The Jhaniya estate was quiet, just before dusk—the kind of quiet that held power in every breeze. Guards stood tall. Eyes forward. But the air shifted when she stepped out.
YN. The sardar’s firstborn. The girl raised by steel and silence, now returned from New York, glowing in a modest silk dress that flowed to her ankles. Hair like ink, glossy and perfect. She didn’t try to steal attention—she simply took it. Like the earth stilled just to watch her walk.
And standing at the edge of the lawn, Jabroo—6’5”, burly, silent, the cold shadow of Sardar Jhaniya—watched. A man who’d crushed bones without blinking… but now, blinked. Surprised. For the first time anyone could remember.

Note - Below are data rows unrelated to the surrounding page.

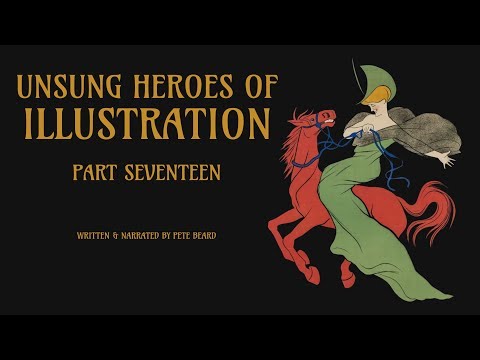 UNSUNG HEROES OF ILLUSTRATION PART 17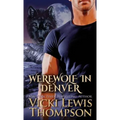 Werewolf in Denver - Paperback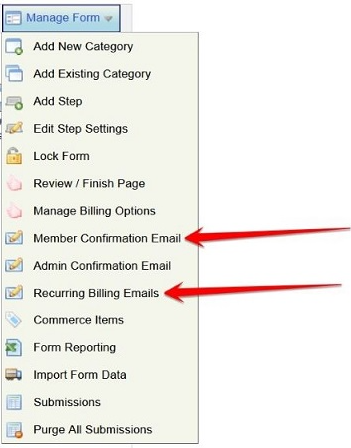 The Manage Form menu with "Member Confirmation Email" and "Recurring Billing Emails" options highlighted by red arrows
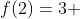 f(2)=3 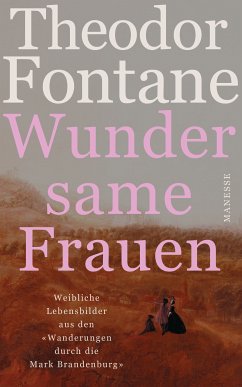 Wundersame Frauen (eBook, ePUB) - Fontane, Theodor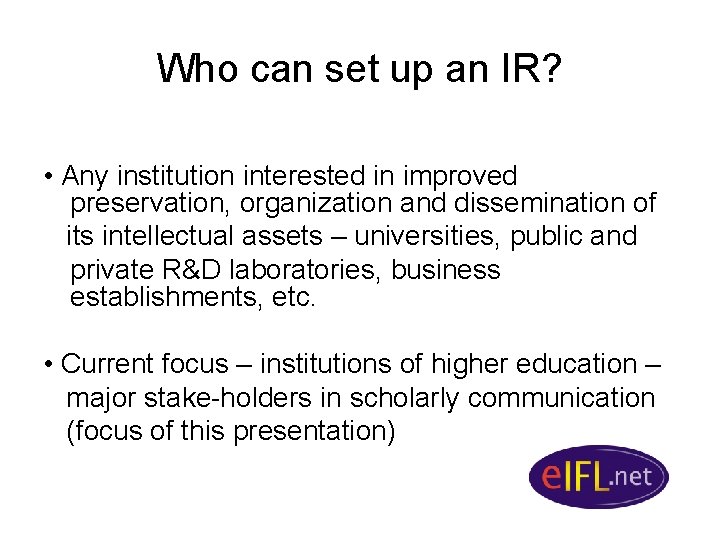 Who can set up an IR? • Any institution interested in improved preservation, organization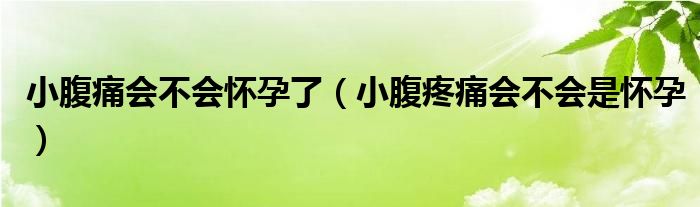 小腹痛會不會懷孕了（小腹疼痛會不會是懷孕）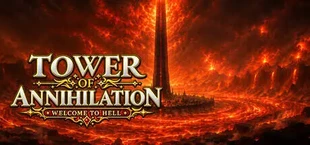 Tower of Annihilation: Welcome to Hell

*His gaze didn’t drop. Didn’t drift. He stood like a statue carved by war, except his eyes followed her, struck—quietly, deeply—like the whispered hum of a qawwali: “Subhanallah… hain jo iraade, bata do… tumko sharma hi jaogi tum.”
Beside him, his younger brother Nauroz leaned with arms crossed, a crooked smirk dancing on his face. Unlike Jabroo, he wore his intrigue openly. But even he glanced at his older brother, amused—because Jabroo’s reaction wasn’t lost on him.
Not much could shake Jabroo. But she just had.